» **SUPPLIED TEXT**
%%

A man whose name is on most of my shirts, including the one I'm wearing right now.
And the guy who, well, he's the author of Swords into Plowshares and a lot of other great books.
You can check out his whole record there on Amazon.
The latest is Swords into Plowshares, of course.
He runs the Ron Paul Institute for Peace and Prosperity with Daniel McAdams, and he also co-hosts the Liberty Report every day with Daniel McAdams, too, at ronpaullibertyreport.com, which is a really great show.
I hope you guys watch it daily like I do.
Welcome back to the show, Ron.
How are you, sir?
Thank you, Scott.
Good to be with you.
Good to talk to you again.
Listen, so there's so much going on, and you guys do such a great job covering foreign policy on the Liberty Report.
So I really feel privileged to talk with you again to cover a little bit of this stuff.
First of all, North Korea.
It looks to be worse and worse of a crisis there, and I know you're something of an expert on the issue.
What do you think Trump should do in the face of Kim Jong-un firing off these missiles towards Japan and these other provocative moves?
Well, you know, I think it was yesterday we mentioned it on the show, and I believe I concluded at the time was just come home.
We don't need to be over there.
And if he's a problem, there's no doubt about it, the neighbors shouldn't be too happy with him.
But I think for us to go over there and have these big military buildups, you know, the operation that they're practicing right now, 300,000 troops are involved, 10,000 of our troops and then South Koreans.
And to go over there and do that and put some missile defenses that even China does not like, you know, it doesn't make any sense.
And I remember so clearly, you know, when this particular Korean War started, because it's still the same war, it was back when I was in high school, and the war was going great until all of a sudden the Chinese entered into it, and the whole picture was changed.
And we're still there.
And even in the presidential campaigns, I kept saying, just bring the troops over.

%%

» **INSTRUCTION 1**
List every person the interview transcript mentions by name.
» **INSTRUCTION 2**
Carry the interview transcript forward from its final sentence.

» **INFORMATION SHOWN**

%%

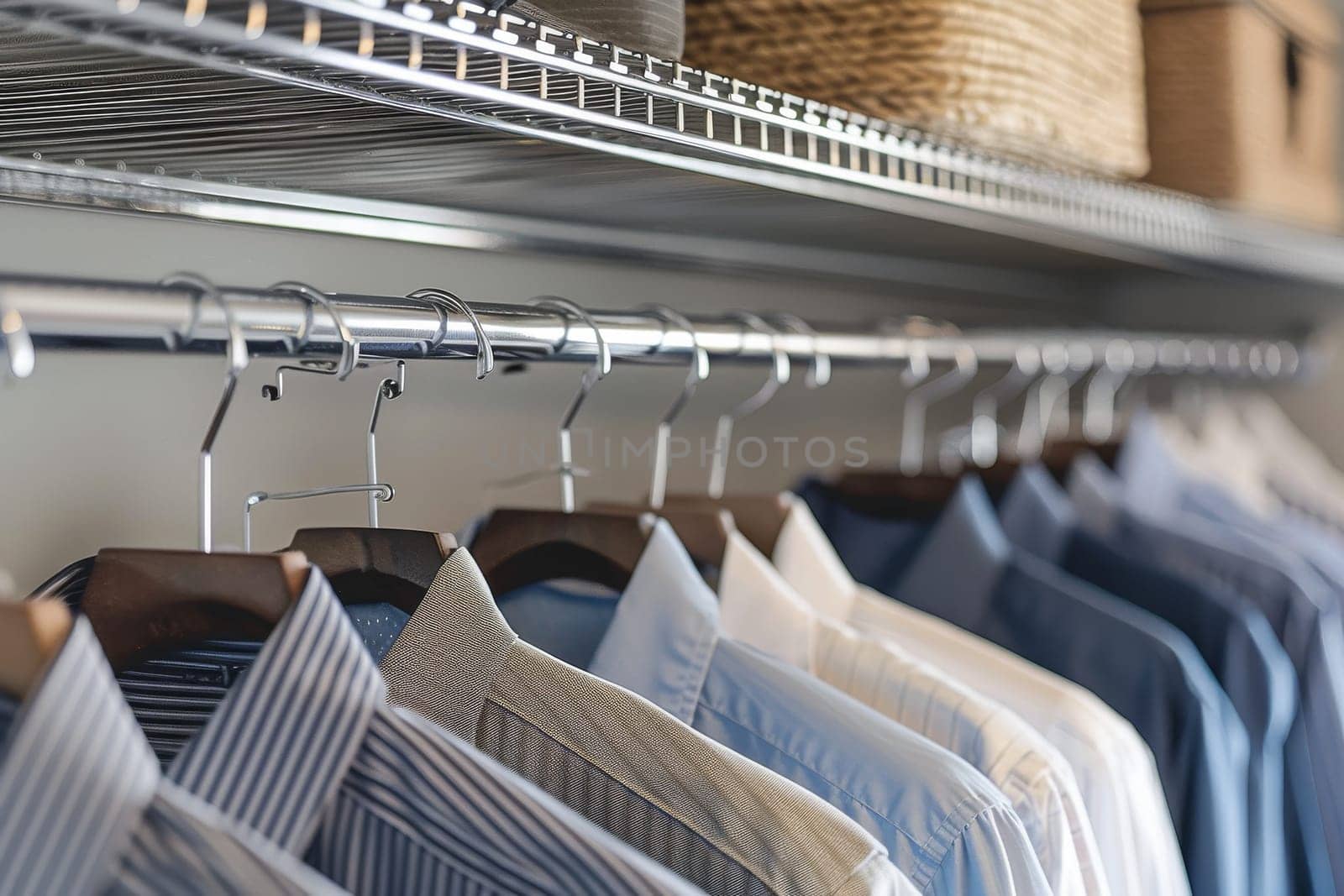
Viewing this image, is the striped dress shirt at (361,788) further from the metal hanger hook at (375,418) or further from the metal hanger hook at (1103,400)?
the metal hanger hook at (1103,400)

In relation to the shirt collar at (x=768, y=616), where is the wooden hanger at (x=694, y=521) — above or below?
above

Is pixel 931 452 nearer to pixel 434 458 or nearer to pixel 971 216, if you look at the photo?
pixel 971 216

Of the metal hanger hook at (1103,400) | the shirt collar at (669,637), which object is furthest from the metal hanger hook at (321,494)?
the metal hanger hook at (1103,400)

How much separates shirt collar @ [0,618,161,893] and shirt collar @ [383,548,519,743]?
176 millimetres

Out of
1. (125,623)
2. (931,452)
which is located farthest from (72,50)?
Result: (931,452)

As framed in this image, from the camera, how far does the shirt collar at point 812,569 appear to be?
0.75 metres

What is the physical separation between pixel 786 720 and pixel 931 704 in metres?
0.09

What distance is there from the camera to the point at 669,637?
1.95 feet

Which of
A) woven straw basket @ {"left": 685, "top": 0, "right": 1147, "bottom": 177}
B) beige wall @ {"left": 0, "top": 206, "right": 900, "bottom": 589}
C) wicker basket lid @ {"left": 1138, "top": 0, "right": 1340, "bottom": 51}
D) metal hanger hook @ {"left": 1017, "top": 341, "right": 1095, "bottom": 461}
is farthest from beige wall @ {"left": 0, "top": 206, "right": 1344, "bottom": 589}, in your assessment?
wicker basket lid @ {"left": 1138, "top": 0, "right": 1340, "bottom": 51}

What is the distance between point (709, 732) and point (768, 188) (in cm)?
37

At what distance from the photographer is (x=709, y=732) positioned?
59 cm

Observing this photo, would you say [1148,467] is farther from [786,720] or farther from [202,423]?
[202,423]

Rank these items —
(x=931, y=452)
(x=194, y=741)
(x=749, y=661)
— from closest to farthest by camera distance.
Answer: (x=194, y=741) < (x=749, y=661) < (x=931, y=452)

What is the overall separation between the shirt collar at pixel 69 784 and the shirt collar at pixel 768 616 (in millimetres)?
372
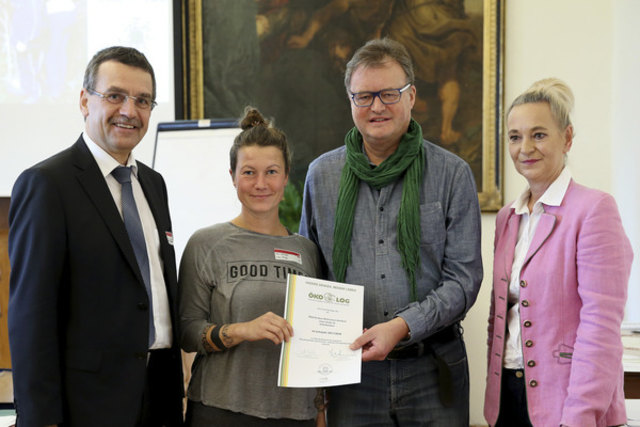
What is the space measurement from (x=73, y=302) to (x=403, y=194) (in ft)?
3.71

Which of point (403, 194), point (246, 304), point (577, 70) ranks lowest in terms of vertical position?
point (246, 304)

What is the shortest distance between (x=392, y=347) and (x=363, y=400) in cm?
27

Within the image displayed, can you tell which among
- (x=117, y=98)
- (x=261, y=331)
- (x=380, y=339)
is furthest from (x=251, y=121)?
(x=380, y=339)

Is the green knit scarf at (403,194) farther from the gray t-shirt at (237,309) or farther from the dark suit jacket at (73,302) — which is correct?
the dark suit jacket at (73,302)

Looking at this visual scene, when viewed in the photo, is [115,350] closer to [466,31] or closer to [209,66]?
[209,66]

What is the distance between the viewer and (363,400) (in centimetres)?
203

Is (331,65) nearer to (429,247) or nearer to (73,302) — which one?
(429,247)

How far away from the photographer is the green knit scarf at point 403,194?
6.61 feet

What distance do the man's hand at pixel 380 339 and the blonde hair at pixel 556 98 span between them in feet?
2.78

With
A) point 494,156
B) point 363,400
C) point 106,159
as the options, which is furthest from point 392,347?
point 494,156

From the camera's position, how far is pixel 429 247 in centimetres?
204

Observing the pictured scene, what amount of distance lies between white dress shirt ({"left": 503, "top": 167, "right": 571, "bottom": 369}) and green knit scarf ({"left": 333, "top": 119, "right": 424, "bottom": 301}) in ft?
1.07

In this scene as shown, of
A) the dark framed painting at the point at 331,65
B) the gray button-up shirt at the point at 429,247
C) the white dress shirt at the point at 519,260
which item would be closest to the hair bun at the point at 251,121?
the gray button-up shirt at the point at 429,247

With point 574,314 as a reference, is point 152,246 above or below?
above
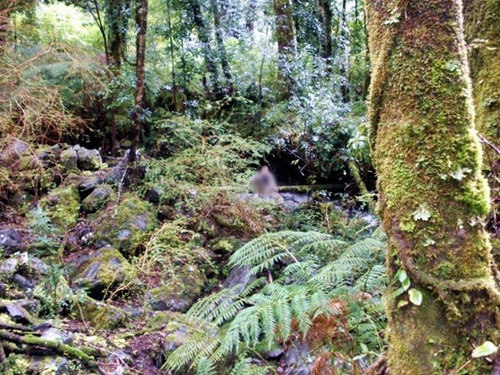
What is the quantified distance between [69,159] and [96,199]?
872 mm

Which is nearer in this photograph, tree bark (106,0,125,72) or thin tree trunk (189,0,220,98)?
tree bark (106,0,125,72)

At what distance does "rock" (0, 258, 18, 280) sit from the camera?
325cm

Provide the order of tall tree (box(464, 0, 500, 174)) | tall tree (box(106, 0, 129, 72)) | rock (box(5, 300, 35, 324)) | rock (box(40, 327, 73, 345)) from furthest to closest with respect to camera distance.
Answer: tall tree (box(106, 0, 129, 72))
rock (box(5, 300, 35, 324))
rock (box(40, 327, 73, 345))
tall tree (box(464, 0, 500, 174))

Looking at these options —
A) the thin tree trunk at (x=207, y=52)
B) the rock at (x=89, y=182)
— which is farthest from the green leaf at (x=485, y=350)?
the thin tree trunk at (x=207, y=52)

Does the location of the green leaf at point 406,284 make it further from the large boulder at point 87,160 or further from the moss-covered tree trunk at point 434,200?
the large boulder at point 87,160

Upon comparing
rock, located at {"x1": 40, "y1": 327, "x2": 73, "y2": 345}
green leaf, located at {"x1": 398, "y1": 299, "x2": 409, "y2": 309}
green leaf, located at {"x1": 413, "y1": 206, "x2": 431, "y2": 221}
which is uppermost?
green leaf, located at {"x1": 413, "y1": 206, "x2": 431, "y2": 221}

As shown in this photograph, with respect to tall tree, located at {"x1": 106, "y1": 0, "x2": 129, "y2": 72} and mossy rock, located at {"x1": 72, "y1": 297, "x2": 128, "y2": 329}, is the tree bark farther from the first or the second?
mossy rock, located at {"x1": 72, "y1": 297, "x2": 128, "y2": 329}

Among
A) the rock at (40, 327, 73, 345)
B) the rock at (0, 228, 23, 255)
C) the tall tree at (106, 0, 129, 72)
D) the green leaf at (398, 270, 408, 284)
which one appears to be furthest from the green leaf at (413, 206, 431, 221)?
the tall tree at (106, 0, 129, 72)

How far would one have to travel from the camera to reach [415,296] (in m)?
1.12

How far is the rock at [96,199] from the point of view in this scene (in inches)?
188

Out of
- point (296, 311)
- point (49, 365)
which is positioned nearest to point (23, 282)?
point (49, 365)

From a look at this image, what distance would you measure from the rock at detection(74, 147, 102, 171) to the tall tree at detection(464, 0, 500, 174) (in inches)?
188

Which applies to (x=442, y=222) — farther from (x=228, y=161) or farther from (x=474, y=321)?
(x=228, y=161)

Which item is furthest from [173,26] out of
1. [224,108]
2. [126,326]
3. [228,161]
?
[126,326]
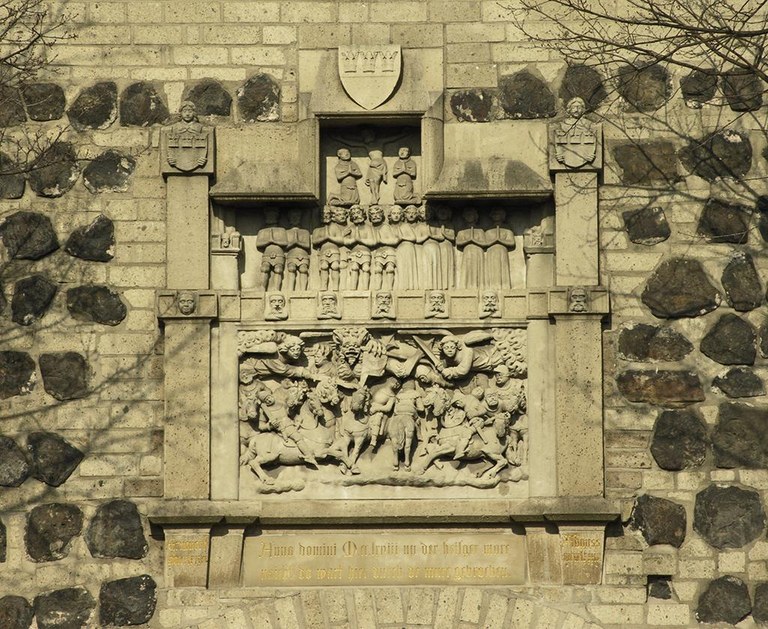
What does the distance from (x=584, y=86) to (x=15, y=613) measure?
17.5ft

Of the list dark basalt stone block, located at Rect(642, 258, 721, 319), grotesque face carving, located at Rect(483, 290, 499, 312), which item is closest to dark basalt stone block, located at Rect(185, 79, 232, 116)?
grotesque face carving, located at Rect(483, 290, 499, 312)

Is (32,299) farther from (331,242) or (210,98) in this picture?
(331,242)

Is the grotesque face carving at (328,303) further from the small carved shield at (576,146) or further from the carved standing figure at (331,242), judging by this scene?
the small carved shield at (576,146)

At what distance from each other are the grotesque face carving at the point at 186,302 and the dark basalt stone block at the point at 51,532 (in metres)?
1.54

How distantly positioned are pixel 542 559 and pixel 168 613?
99.9 inches

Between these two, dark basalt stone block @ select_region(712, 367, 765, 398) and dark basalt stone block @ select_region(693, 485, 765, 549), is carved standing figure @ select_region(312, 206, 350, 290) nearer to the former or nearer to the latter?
dark basalt stone block @ select_region(712, 367, 765, 398)

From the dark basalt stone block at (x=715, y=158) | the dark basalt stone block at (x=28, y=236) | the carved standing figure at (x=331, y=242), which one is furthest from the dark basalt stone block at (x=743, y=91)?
the dark basalt stone block at (x=28, y=236)

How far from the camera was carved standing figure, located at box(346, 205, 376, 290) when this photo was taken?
1234 centimetres

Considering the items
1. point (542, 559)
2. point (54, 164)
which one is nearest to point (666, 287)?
point (542, 559)

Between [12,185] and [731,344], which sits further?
[12,185]

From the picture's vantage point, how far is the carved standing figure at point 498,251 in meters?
12.3

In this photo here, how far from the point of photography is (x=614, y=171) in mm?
12352

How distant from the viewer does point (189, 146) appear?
483 inches

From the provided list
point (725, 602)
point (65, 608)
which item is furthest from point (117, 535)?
point (725, 602)
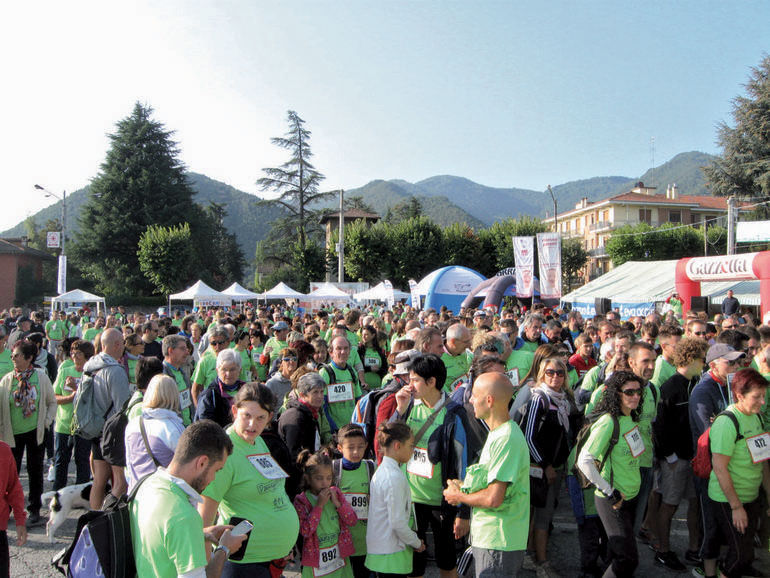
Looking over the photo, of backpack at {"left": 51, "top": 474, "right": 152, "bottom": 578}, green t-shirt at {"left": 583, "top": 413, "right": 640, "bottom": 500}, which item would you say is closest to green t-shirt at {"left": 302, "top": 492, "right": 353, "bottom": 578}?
backpack at {"left": 51, "top": 474, "right": 152, "bottom": 578}

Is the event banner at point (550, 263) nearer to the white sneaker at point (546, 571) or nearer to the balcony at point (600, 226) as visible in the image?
the white sneaker at point (546, 571)

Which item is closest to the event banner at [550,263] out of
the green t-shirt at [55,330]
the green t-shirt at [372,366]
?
the green t-shirt at [372,366]

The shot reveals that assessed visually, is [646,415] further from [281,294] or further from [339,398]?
[281,294]

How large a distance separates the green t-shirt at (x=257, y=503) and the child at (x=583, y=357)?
4.24 metres

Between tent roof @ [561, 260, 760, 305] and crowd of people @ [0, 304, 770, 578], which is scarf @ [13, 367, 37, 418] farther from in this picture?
tent roof @ [561, 260, 760, 305]

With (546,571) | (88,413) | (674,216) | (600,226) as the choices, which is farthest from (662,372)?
(674,216)

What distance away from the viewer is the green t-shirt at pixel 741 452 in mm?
3490

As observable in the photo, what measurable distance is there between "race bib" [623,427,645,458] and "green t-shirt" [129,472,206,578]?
287 cm

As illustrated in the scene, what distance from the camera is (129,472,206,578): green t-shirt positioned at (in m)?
1.80

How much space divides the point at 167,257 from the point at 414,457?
39.0m

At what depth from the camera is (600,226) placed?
64.1 m

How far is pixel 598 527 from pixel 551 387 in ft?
3.41

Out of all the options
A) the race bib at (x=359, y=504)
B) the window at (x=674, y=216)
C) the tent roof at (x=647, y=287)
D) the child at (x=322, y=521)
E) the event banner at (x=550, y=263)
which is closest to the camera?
the child at (x=322, y=521)

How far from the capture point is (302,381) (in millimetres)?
3977
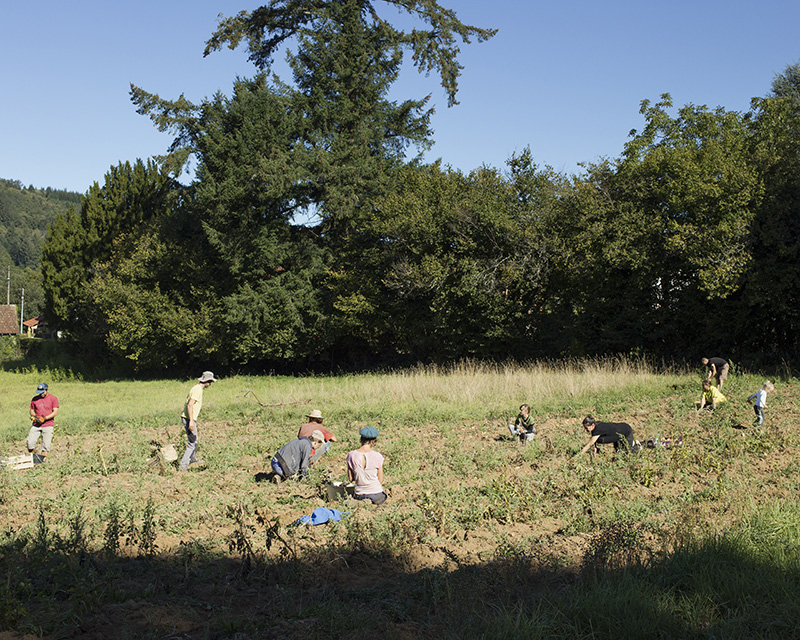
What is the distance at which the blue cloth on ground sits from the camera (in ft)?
25.0

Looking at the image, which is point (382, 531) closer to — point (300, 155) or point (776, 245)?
point (776, 245)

%%

» **EXERCISE OUTPUT 1**
- Ron
- Daniel McAdams
- Scott
- Trump
- Kim Jong-un

» **EXERCISE OUTPUT 2**
And that's sort of still my position.
If he is a threat to their neighbors, they have to deal with it.
But I think that for us to go over there, and then with Trump, you know, actually threatening, you know, we may just go in there and kill them, or use a drone missile or whatnot, that's just stirring up a lot more trouble than we need, because many times, you know, it gets out of hand, and because there are a lot of...and the Navy is involved with what we're doing in that area, that there could be another incident.
The more we're involved, the more likely it is that either somebody can create a false flag or it'll be done deliberately.
The Vietnam War was expanded by us deliberately lying, you know, about something that was happening.
But there are others that can do it, and there are accidents that can happen, unintended consequences, so it's sort of a mess.
You know, I kind of don't understand, why have all the troops there?
I mean, if we wanted to float our whole Navy offshore and say, don't you ever mess with the South, that would be one thing.
But why have tens of thousands of American infantry on the ground when the South Koreans have a big enough army to do all that part of the dying in the war themselves?
Yeah, well, interventionism generally doesn't make much sense if you look at it, you know, in a sensible way.
So, no, it doesn't make any sense whatsoever, then you have to think, well, why is that?
Well, we have to, you know, fortify these guys and the equipment to the military industrial complex involved.
We have the neocons who are always looking for another war to fight.
So I think it's part of that, and they just believe in intervention.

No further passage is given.